Plocamopherus pecoso

Scientific classification
- Kingdom: Animalia
- Phylum: Mollusca
- Class: Gastropoda
- Order: Nudibranchia
- Family: Polyceridae
- Genus: Plocamopherus
- Species: P. pecoso
- Binomial name: Plocamopherus pecoso Vallès & Gosliner, 2006

= Plocamopherus pecoso =

- Authority: Vallès & Gosliner, 2006

Species of gastropod

Plocamopherus pecoso is a species of sea slug, a nudibranch, a shell-less marine gastropod mollusk in the family Polyceridae.

== Description ==
"In life its body shape is elongate, limaciform and anteriorly rounded.

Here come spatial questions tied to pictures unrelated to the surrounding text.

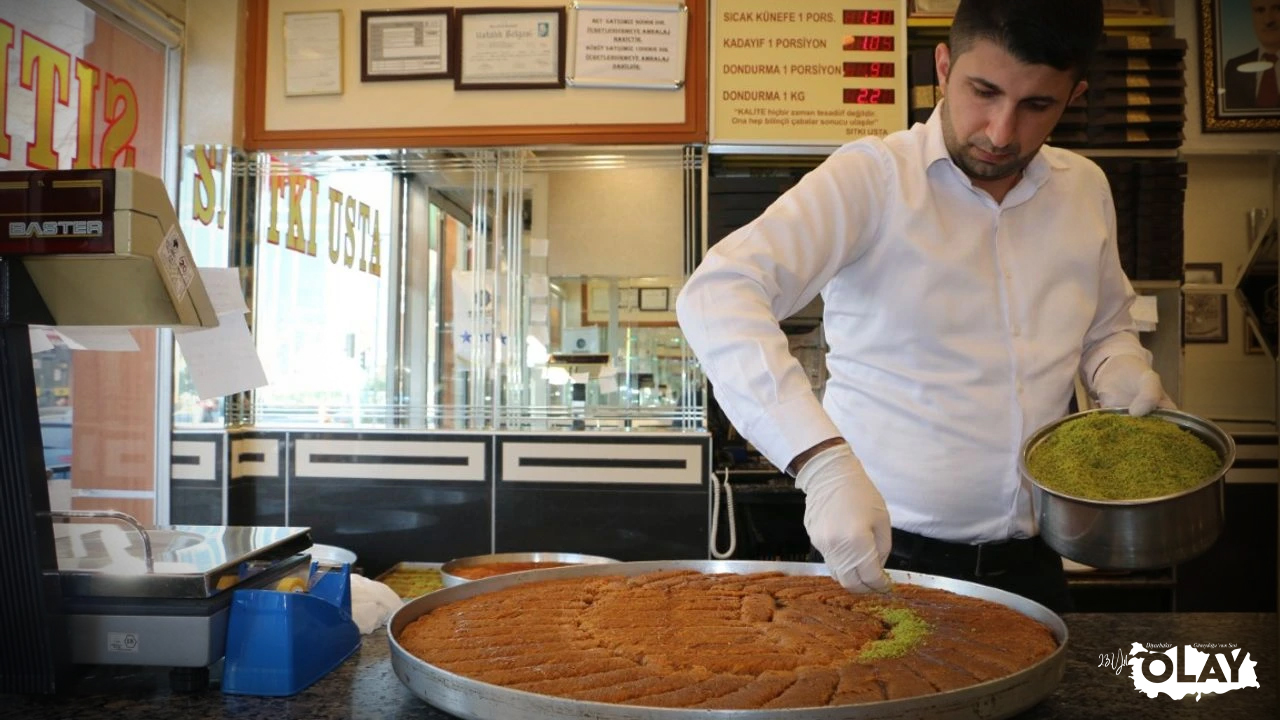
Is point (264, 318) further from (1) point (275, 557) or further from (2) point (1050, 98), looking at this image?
(2) point (1050, 98)

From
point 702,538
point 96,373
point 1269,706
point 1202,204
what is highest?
point 1202,204

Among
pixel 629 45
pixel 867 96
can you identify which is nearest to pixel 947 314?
pixel 867 96

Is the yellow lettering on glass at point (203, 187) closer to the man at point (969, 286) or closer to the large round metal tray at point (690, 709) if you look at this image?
the man at point (969, 286)

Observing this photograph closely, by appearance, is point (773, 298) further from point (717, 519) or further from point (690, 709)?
point (717, 519)

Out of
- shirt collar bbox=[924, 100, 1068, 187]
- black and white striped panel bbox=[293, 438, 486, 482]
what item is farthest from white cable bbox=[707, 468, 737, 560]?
shirt collar bbox=[924, 100, 1068, 187]

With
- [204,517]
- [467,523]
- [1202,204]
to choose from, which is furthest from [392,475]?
[1202,204]

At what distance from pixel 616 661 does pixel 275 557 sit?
0.51 m

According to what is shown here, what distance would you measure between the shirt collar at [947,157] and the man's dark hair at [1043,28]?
0.17m

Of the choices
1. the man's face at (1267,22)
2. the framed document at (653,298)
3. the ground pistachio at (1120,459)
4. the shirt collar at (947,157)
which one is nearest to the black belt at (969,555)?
the ground pistachio at (1120,459)

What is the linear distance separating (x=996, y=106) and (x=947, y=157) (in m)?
0.13

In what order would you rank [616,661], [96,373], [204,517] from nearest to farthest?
[616,661]
[96,373]
[204,517]

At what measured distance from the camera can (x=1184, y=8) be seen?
4.17 m

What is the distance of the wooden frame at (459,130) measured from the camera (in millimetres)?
3785

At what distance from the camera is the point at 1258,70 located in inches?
163
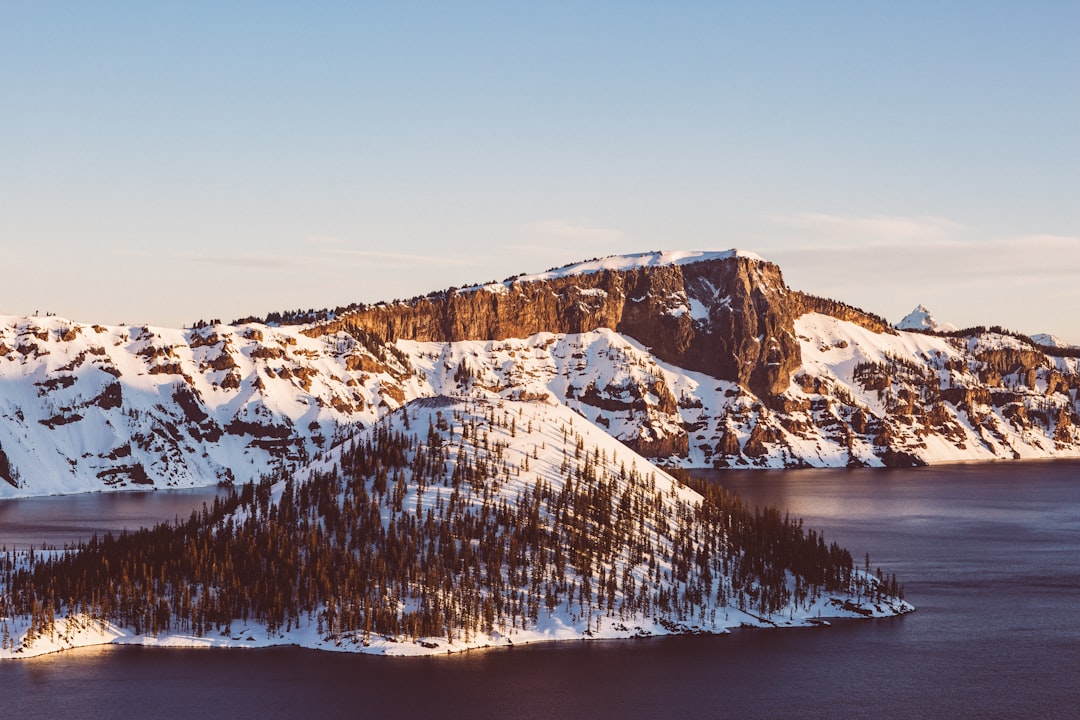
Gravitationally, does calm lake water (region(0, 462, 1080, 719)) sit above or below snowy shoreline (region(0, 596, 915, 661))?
below

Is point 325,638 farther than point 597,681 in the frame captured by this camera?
Yes

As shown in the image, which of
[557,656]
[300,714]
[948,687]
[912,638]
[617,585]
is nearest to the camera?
[300,714]

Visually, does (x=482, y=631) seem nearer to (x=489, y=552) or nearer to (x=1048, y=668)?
(x=489, y=552)

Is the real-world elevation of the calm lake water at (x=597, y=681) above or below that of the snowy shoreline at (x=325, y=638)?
below

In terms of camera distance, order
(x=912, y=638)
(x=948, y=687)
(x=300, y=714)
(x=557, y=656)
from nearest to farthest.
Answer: (x=300, y=714) → (x=948, y=687) → (x=557, y=656) → (x=912, y=638)

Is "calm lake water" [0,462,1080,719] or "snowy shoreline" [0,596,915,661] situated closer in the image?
"calm lake water" [0,462,1080,719]

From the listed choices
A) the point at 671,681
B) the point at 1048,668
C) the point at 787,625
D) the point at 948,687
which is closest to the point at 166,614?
the point at 671,681

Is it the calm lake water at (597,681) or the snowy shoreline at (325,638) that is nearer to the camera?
the calm lake water at (597,681)

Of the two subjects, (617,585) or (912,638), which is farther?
(617,585)

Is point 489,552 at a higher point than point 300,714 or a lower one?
higher

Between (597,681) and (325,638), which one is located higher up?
(325,638)
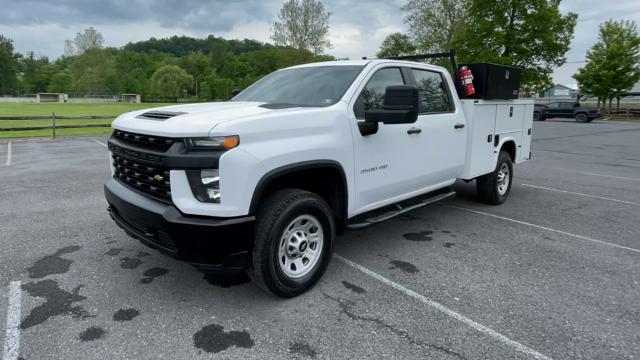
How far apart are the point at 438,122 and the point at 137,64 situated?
408ft

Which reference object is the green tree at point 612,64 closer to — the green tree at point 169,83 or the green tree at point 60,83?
the green tree at point 169,83

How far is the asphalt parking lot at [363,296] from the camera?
2.72 metres

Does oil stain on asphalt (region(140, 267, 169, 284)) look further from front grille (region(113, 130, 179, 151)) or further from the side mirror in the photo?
the side mirror

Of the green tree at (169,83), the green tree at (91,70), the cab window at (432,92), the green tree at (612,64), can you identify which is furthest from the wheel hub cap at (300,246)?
the green tree at (169,83)

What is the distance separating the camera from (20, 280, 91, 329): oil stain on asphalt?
117 inches

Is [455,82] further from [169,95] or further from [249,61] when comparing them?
[169,95]

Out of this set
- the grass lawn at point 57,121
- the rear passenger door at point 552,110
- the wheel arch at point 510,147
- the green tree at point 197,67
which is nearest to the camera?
the wheel arch at point 510,147

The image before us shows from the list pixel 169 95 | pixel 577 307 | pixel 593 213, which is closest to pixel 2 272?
pixel 577 307

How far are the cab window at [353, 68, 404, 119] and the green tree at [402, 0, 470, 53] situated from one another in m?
32.9

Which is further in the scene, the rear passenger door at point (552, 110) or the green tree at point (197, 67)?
the green tree at point (197, 67)

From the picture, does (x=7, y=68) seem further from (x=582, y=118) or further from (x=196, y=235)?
(x=196, y=235)

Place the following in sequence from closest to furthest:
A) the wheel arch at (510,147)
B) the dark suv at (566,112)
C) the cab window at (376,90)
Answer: the cab window at (376,90) → the wheel arch at (510,147) → the dark suv at (566,112)

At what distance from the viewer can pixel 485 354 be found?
8.72 feet

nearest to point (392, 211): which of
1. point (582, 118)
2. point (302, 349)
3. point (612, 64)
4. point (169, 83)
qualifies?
point (302, 349)
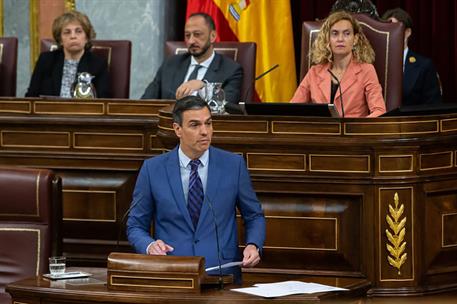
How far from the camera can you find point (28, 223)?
15.8ft

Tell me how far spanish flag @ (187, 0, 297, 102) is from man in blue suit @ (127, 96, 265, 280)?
3828mm

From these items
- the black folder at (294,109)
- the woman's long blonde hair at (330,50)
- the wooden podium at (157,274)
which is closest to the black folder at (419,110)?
the black folder at (294,109)

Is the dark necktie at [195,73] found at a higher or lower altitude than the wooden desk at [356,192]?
higher

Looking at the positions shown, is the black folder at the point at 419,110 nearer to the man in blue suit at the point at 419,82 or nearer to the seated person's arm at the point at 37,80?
the man in blue suit at the point at 419,82

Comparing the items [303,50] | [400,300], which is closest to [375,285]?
[400,300]

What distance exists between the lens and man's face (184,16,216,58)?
7.20m

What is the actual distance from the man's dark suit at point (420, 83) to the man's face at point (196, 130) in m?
3.16

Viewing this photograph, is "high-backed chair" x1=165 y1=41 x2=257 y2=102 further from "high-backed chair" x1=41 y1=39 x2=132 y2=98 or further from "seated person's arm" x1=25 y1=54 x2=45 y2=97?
"seated person's arm" x1=25 y1=54 x2=45 y2=97

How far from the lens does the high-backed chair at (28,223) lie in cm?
475

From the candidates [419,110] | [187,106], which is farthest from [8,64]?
[187,106]

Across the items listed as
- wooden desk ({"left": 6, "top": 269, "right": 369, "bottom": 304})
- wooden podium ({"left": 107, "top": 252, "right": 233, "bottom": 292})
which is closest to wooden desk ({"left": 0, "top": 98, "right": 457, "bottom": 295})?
wooden desk ({"left": 6, "top": 269, "right": 369, "bottom": 304})

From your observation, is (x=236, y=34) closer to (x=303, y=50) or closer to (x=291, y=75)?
(x=291, y=75)

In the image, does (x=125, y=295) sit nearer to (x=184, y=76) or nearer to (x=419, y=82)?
(x=184, y=76)

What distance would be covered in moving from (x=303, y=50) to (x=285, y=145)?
1.23 meters
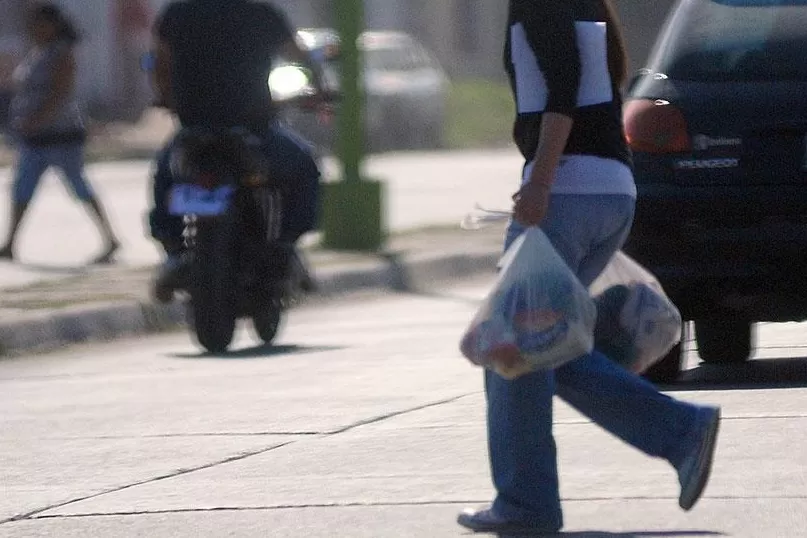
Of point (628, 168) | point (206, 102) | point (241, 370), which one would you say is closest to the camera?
point (628, 168)

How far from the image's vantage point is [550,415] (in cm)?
599

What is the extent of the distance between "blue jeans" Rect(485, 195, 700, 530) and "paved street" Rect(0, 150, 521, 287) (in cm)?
838

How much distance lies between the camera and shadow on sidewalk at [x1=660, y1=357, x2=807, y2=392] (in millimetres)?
8766

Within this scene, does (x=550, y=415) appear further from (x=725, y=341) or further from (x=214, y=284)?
(x=214, y=284)

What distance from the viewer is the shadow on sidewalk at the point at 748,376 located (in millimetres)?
8766

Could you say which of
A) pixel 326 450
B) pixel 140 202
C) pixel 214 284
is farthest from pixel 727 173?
pixel 140 202

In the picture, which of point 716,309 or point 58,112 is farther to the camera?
point 58,112

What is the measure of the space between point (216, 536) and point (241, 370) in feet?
13.2

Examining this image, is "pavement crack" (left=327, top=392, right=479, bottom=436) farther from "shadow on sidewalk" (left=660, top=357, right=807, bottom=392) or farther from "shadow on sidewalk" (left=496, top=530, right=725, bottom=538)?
"shadow on sidewalk" (left=496, top=530, right=725, bottom=538)

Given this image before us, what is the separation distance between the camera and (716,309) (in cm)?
876

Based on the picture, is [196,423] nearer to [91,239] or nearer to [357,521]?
[357,521]

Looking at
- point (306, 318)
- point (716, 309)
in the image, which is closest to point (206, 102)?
point (306, 318)

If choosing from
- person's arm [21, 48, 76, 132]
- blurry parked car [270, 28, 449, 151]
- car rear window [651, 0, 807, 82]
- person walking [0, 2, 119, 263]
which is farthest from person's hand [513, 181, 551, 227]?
blurry parked car [270, 28, 449, 151]

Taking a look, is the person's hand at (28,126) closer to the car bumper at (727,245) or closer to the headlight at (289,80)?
the headlight at (289,80)
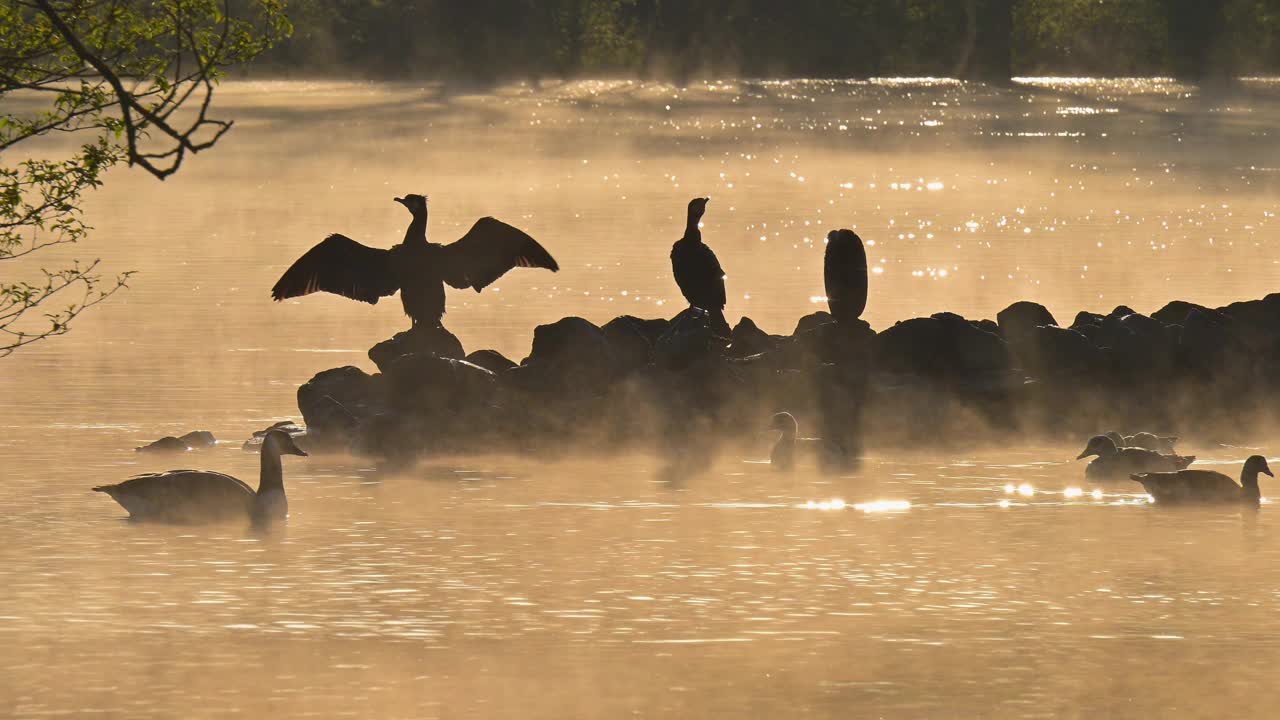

The head bears a fringed oral veil with eight short, small and ramified appendages. The oral tentacles are flat. Plocamopherus pecoso has a transparent white background color heavily speckled all over the body with small orange dots. These orange dots become much larger and fewer at the base of the foot. The presence of minute brown dots surrounding the lateral appendages base and along the keel was observed (these brown dots are present all over the body in other specimens of this species). There are some white dots that are usually situated on the notum along a non-continuous line at the margin of both sides of the animal and joining behind the branchial gills. They are also present along the margin of the fringed oral veil on the tip of the tail, tips of branchiae, clavus of the rhinophores, dorsal tubercles and oral veil appendages but they are slightly larger and scarce. The long rhinophores are translucent and speckled with brown at the peduncle and clavus. A white spot is present at the tip of the clavus. The rhinophoral sheath is long. There are three pairs of short lateral appendages; the two posterior pairs have a prominent, brown, rounded globular structure. Usually the posterior most pair has the larger globular structure, although exceptions have been observed. All lateral appendages are slightly ramified and whitish at the tip. There are three principal tripinnate branchial leaves, which do not form a complete circle around the anus. The posterior portion of the foot forms a well-developed keel that has a small crest tipped with white."

== Distribution ==
This species was described from Luzon in the Philippines. It has only been found at other locations in the Philippines.